In both style and content, Hurlyburly marks a new direction for David Rabe, although in some ways it is a continuation of his earlier work. Such plays as Sticks and Bones (pr. 1969, pb. 1972), The Basic Training of Pavlo Hummel (pr. 1971, pb. 1973), and Streamers (pr. 1976, pb. 1977) stamped Rabe as a playwright of the Vietnam War. Only in In the Boom Boom Room (pr. 1974, pb. 1975) had Rabe departed from the subject of the soldier and the Vietnam experience.

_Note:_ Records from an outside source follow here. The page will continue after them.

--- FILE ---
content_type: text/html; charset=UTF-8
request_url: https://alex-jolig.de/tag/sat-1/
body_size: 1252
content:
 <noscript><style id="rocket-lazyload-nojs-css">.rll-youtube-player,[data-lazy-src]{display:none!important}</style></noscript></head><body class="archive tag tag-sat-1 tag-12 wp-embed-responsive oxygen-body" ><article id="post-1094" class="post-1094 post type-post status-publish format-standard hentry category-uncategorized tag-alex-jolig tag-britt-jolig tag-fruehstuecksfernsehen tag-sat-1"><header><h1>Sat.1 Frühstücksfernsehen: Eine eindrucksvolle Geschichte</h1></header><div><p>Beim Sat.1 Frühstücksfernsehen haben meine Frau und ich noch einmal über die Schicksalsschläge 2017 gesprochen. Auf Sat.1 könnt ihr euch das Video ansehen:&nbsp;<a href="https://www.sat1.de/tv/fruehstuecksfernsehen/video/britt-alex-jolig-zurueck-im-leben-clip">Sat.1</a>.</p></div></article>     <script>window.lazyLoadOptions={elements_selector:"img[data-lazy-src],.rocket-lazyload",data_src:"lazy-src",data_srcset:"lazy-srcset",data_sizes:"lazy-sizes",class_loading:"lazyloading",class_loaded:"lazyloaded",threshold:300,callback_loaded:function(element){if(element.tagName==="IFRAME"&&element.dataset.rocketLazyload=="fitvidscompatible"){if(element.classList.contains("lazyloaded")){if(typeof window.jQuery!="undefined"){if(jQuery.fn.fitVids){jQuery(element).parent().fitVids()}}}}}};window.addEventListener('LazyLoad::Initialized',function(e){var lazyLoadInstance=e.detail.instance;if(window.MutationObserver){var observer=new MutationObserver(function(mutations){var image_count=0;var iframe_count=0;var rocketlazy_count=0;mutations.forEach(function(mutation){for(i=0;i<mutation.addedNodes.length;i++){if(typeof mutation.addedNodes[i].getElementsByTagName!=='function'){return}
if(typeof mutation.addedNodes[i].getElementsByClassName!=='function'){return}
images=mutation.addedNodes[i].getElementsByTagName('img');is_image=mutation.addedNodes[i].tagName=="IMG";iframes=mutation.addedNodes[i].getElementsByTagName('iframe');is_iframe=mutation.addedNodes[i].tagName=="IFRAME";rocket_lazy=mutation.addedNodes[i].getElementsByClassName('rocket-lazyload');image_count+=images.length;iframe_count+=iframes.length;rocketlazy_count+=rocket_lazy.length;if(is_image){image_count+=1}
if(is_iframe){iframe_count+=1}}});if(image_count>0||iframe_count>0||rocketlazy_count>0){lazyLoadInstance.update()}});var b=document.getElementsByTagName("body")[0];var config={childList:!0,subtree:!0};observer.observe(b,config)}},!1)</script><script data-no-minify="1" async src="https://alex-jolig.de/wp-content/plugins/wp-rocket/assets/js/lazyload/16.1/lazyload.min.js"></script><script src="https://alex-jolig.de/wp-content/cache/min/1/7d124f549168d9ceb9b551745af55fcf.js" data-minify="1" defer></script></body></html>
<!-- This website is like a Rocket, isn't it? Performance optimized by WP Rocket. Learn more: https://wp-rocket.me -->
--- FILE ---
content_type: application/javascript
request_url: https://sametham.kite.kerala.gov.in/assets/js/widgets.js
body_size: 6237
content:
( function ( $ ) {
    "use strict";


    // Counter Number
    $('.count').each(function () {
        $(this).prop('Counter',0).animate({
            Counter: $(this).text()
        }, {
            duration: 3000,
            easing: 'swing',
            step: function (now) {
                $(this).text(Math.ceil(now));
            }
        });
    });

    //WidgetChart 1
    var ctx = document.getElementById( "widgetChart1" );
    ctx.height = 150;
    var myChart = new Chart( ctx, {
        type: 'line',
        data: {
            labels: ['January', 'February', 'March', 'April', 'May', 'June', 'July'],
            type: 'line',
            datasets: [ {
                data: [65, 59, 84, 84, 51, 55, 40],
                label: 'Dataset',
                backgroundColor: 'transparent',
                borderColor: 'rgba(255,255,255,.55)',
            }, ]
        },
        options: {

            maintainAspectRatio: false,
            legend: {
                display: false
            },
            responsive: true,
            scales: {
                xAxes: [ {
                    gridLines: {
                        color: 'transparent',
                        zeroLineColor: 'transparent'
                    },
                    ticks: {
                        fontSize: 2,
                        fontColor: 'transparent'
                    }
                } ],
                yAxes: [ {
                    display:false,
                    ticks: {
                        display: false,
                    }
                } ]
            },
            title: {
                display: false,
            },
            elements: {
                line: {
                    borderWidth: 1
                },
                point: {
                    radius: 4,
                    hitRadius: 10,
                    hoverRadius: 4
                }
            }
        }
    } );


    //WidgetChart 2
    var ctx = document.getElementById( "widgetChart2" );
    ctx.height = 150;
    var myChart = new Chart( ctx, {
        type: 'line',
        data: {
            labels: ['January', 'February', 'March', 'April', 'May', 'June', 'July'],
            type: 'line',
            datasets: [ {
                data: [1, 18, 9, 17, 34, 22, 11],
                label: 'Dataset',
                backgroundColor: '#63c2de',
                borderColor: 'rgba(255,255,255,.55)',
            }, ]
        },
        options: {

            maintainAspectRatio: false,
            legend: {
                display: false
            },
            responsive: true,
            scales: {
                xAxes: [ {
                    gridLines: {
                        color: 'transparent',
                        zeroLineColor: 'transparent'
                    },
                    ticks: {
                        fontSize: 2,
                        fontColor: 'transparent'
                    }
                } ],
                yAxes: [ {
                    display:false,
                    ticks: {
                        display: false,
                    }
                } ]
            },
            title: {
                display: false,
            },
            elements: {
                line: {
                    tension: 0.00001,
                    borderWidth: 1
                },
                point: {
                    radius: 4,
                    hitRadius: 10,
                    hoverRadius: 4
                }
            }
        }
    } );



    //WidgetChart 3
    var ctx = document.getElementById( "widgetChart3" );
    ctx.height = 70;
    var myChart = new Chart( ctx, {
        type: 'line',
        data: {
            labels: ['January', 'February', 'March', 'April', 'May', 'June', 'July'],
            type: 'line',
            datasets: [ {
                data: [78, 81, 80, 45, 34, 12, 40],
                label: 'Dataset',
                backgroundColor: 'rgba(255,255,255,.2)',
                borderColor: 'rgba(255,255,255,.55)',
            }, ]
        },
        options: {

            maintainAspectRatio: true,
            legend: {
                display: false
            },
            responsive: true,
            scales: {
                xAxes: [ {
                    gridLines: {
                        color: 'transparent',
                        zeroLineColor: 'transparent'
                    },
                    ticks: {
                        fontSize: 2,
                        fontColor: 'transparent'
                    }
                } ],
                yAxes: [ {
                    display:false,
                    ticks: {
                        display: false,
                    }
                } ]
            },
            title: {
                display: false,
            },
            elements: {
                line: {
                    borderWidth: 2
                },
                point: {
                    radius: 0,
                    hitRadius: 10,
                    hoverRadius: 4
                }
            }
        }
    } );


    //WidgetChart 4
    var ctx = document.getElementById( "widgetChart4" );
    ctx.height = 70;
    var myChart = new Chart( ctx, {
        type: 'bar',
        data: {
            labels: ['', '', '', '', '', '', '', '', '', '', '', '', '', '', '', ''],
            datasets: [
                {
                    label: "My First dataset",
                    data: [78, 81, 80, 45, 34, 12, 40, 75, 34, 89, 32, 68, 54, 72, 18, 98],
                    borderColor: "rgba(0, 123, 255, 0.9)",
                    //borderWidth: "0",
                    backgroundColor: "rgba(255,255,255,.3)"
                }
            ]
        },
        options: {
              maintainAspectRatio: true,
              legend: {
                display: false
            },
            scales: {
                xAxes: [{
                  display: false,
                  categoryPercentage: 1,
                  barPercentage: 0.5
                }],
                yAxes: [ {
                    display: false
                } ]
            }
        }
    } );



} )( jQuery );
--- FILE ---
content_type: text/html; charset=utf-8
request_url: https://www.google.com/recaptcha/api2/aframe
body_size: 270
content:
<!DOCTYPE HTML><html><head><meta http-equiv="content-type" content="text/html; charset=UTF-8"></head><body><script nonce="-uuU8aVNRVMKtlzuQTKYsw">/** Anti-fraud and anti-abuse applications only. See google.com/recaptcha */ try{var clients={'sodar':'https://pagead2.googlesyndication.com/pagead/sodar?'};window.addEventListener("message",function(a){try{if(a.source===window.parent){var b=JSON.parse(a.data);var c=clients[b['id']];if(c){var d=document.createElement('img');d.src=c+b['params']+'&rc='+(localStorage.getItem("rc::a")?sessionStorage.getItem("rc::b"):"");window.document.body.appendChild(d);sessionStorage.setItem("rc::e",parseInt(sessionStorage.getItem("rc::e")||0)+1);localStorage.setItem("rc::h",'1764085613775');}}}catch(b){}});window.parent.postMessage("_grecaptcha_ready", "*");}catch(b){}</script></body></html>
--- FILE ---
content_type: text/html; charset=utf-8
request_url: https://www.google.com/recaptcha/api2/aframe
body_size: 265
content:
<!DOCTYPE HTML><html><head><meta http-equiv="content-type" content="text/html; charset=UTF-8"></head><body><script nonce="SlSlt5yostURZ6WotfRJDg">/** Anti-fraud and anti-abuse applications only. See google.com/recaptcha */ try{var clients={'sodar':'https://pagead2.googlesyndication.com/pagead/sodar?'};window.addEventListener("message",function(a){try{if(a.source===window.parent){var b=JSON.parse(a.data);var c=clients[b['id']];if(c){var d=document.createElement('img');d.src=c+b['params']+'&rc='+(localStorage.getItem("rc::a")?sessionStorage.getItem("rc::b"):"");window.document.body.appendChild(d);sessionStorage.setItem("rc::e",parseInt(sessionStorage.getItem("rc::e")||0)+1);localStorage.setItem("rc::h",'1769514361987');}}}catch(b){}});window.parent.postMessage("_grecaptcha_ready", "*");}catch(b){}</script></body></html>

The Vietnam plays tended to be somewhat abstract and nonrealistic, at least in terms of external stage appearances.
In his three Vietnam War plays, Rabe’s focus is on the individual who, as seemingly helpless and unwitting victim, is caught up in a violent and chaotic situation created by a society that appears to be indifferent to the soldier’s needs. Whether it is Pavlo, who must keep reliving bits and pieces of his life in attempting to arrive at some sense of meaning, or Rick, who, returning from the war, is disoriented and cannot reenter a society which had sent him off to war, or the paratroopers in Streamers, who see the image of the unopened parachute as a symbol of their helplessness, Rabe’s characters, confused and frightened, appear helpless to control their own destinies.
If, as Rabe himself intimates, Hurlyburly takes up the question of the nature of one’s destiny, then it is both a continuation and a break with his earlier plays. Set in the jungle of Hollywood rather than Vietnam, it features characters who seem a bit brighter and much more articulate; accordingly, they arrive at a more clearly defined answer: Destiny is shaped by chance.
Stylistically, Hurlyburly is unequivocably a departure. Rabe’s early plays make use of a variety of nonrealistic stage practices, yet while planning Hurlyburly, he has said, he was drawn to attempt a realistic or “well-made” play. It is a measure of his talent as a playwright that he has not been content simply to repeat himself, as is the fate of so many writers who achieve early success.